> [Quoted passage]
━━━━━━━━━━━━━━━━━━━━━━━━━━━━━━

Updated On — 28th Jul, 2020
The other night my wife and kids threw me a 60th birthday party where, after the usual social stuff, folks started dancing to 60’s music. Great songs from the Beatle’s White Album segued into the Rolling Stones, the Grateful Dead, Jefferson Starship, and Van Morrison, for a deliciously long time, with Jose Feliciano’s Light My Fire as an afterhour’s sonic nightcap.
At one point an old friend said while we were both dancing “this brings up so many memories.” It was an incredibly sweet and fulfilling moment.
The following day, while meditating, I found myself struggling, somewhat philosophically, with the pull of nostalgic feelings leftover from the ambrosial moments I remembered while dancing to songs like Back In The USSR, Here Comes your 19th Nervous Breakdown, Astral Weeks, and, of course, the Grateful Dead’s Truckin’.
What was I “supposed” to do in meditation? Note them as “nostalgic feelings” while calmly observing them moment by moment, or allow them in to flood my being with the warmth and joy with which they came, uninvited, but happily and intuitively welcomed like old friends I haven’t seen in decades?
Is feeling authentically warmed and heartened by nostalgia a giving in to samsara?
The answers you would get would greatly vary depending on who you ask.
This is not an email purporting to have an answer. But I will share my own experiences from that night and the following days.
I cleverly (egoic-ly) reminded myself that the Buddhist term translated into English as “mindfulness” originates in the Pali term “sati” and in its Sanskrit counterpart smṛti.
Smṛti originally meant “to remember”, “to recollect”, “to bear in mind”, as in the Vedic tradition of remembering sacred texts. The Pali term “sati” also means “to remember” — in the Satipațțhāna-sutta the term “sati” means to remember the dharmas as a springboard to the deep deconstruction of reality culminating in liberation.
So remembering and savoring the sweet dharmas from my playlist it must be cool, right?
The next day, before sitting, while doing dishes, I decided to put on some of my favorite 60’s bands, and savored the songs like exquisite pasta while soapy hands did their thing in the sink.

━━━━━━━━━━━━━━━━━━━━━━━━━━━━━━

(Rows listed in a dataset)

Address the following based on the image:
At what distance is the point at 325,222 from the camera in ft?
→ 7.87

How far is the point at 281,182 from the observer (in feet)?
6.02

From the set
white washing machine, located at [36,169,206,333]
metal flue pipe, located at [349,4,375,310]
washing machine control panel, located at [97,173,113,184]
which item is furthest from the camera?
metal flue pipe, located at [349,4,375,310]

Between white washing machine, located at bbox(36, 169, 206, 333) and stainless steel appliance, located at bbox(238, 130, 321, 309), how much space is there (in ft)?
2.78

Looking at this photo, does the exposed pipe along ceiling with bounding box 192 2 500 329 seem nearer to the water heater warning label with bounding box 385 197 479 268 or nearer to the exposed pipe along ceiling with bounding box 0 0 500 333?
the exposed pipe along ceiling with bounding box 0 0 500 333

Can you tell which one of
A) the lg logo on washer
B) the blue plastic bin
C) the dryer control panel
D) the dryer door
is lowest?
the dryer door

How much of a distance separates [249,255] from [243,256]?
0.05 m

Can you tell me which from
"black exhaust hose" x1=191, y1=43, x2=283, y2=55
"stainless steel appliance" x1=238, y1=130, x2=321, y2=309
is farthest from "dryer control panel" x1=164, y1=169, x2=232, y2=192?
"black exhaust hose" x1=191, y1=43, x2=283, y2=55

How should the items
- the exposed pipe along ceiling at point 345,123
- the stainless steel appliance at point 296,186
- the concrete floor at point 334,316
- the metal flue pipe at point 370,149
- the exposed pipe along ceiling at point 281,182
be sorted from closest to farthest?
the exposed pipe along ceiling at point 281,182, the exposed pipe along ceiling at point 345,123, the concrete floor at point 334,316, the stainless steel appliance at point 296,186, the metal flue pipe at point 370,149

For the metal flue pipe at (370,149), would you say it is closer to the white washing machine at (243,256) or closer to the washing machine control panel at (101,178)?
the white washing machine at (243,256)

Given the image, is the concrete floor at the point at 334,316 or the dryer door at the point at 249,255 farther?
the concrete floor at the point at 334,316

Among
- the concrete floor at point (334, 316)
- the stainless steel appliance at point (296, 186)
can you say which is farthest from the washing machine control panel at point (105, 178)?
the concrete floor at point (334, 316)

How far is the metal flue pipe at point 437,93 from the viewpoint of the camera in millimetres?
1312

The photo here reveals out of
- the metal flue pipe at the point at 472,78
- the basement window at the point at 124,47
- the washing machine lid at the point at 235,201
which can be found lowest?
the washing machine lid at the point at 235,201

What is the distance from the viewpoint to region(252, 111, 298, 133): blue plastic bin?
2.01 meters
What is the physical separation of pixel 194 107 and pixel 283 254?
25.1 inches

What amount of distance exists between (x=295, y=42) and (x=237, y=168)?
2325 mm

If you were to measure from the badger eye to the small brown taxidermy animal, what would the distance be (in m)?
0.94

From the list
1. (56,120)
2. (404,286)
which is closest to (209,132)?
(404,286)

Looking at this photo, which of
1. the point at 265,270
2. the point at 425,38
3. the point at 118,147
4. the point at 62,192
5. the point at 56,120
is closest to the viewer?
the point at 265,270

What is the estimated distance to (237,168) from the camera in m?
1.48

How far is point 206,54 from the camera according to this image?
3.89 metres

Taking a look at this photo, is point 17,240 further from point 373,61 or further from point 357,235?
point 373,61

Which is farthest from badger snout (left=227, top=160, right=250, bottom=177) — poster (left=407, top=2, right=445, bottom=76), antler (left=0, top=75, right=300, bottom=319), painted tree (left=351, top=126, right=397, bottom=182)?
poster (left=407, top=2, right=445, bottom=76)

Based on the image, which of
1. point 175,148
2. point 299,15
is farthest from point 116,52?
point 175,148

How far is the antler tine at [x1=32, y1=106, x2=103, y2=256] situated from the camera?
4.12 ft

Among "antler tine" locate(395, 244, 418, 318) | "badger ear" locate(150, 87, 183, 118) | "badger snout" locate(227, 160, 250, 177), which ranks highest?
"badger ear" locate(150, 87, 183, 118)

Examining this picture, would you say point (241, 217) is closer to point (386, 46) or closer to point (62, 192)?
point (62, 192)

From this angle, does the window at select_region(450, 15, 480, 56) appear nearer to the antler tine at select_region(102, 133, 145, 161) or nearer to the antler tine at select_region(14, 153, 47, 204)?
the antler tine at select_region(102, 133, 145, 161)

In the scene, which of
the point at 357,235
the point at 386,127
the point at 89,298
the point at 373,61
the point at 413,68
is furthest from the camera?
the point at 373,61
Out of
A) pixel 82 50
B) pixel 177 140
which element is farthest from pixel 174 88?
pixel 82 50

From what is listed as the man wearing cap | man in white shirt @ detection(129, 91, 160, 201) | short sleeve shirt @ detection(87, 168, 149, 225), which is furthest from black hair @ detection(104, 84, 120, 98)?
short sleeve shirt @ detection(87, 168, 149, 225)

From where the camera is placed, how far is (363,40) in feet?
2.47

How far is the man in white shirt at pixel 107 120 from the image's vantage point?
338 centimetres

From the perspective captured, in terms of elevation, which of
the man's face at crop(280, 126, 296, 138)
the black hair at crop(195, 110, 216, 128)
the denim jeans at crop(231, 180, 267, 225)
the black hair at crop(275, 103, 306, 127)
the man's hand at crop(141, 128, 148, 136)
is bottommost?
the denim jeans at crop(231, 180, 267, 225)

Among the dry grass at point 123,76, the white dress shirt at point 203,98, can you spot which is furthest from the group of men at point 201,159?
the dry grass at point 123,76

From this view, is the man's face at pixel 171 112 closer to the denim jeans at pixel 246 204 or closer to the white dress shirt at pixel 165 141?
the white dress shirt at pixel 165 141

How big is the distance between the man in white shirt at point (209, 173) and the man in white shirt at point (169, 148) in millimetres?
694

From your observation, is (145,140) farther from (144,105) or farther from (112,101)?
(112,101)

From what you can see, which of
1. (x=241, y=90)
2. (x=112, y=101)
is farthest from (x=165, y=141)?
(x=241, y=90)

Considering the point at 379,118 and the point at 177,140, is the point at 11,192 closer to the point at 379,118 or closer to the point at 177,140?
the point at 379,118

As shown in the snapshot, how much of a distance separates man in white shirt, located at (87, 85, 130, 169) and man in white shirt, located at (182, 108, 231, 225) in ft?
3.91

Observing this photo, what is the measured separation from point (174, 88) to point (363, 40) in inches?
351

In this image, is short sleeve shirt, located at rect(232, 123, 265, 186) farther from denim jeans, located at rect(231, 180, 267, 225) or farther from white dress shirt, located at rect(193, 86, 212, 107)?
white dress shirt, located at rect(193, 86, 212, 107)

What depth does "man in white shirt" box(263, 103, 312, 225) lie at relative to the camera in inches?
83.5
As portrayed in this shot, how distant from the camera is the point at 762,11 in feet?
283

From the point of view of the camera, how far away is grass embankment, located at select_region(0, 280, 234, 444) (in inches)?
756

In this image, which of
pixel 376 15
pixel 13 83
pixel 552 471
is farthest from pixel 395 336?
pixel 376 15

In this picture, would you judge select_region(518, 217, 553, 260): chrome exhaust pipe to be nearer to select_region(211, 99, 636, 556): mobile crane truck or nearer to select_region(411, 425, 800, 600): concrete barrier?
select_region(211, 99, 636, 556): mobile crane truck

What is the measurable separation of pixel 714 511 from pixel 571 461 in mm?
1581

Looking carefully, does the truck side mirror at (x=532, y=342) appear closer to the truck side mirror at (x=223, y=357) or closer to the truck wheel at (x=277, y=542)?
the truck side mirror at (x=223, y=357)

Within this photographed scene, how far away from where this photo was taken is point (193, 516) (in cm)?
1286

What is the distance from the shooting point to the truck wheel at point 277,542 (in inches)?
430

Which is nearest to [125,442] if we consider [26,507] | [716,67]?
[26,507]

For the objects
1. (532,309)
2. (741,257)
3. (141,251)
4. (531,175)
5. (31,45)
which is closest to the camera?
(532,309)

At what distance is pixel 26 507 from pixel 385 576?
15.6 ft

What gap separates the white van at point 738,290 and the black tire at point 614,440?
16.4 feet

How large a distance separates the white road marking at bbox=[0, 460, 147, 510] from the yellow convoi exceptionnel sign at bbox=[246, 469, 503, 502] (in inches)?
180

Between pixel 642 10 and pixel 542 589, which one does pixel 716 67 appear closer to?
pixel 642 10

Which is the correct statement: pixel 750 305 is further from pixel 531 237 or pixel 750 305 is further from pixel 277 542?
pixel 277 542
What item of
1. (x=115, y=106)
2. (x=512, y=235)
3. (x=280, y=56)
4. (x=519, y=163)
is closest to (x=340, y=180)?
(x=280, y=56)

━━━━━━━━━━━━━━━━━━━━━━━━━━━━━━

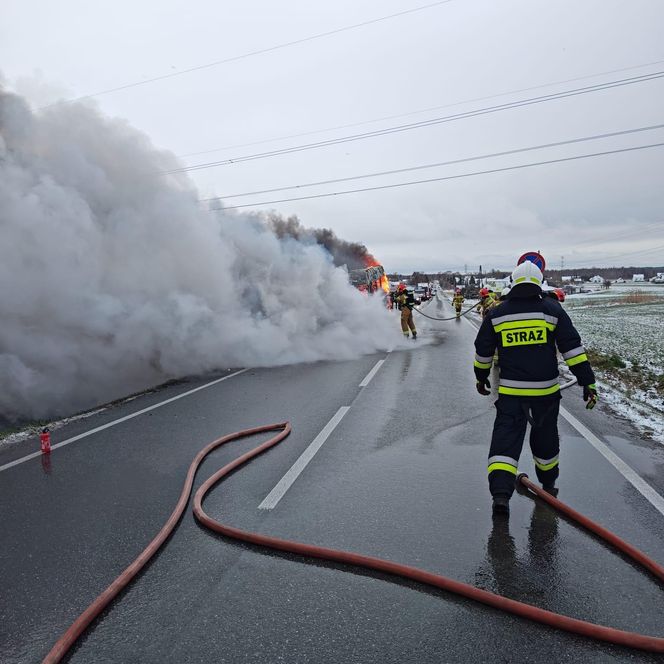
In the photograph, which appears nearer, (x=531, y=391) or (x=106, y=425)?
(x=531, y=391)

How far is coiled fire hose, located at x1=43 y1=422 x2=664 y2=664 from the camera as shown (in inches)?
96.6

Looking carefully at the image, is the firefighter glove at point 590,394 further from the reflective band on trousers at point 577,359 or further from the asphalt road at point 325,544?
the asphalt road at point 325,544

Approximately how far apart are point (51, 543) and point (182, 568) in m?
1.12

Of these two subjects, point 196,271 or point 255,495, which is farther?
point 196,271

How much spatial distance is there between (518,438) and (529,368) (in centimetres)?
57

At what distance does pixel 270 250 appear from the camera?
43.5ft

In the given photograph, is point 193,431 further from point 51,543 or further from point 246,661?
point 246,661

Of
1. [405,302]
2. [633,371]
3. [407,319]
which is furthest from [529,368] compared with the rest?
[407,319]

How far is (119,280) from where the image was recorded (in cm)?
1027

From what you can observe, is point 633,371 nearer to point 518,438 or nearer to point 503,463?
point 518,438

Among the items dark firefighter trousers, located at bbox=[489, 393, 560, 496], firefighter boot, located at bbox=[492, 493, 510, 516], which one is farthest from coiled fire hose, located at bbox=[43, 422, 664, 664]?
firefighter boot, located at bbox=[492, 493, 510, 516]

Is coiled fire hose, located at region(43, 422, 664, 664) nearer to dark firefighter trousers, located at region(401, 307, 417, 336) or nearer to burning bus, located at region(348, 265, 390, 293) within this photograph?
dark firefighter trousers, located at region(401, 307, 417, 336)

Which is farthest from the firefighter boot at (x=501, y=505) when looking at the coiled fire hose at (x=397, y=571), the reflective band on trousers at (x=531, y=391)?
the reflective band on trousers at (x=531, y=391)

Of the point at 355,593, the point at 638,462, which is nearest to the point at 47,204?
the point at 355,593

━━━━━━━━━━━━━━━━━━━━━━━━━━━━━━

> [Instructions]
**A)** According to the essay on nostalgia and meditation, in which Pali term does the English word "mindfulness" originate?
**B)** Gather every line of the rows that contains the string "scene", treating uppercase and lowercase letters as distinct.

> [The responses]
**A)** It originates in the Pali term "sati."

**B)**
In the scene, which of
Within this photographed scene, how far away from where this photo was taken is point (193, 516) (in cm)?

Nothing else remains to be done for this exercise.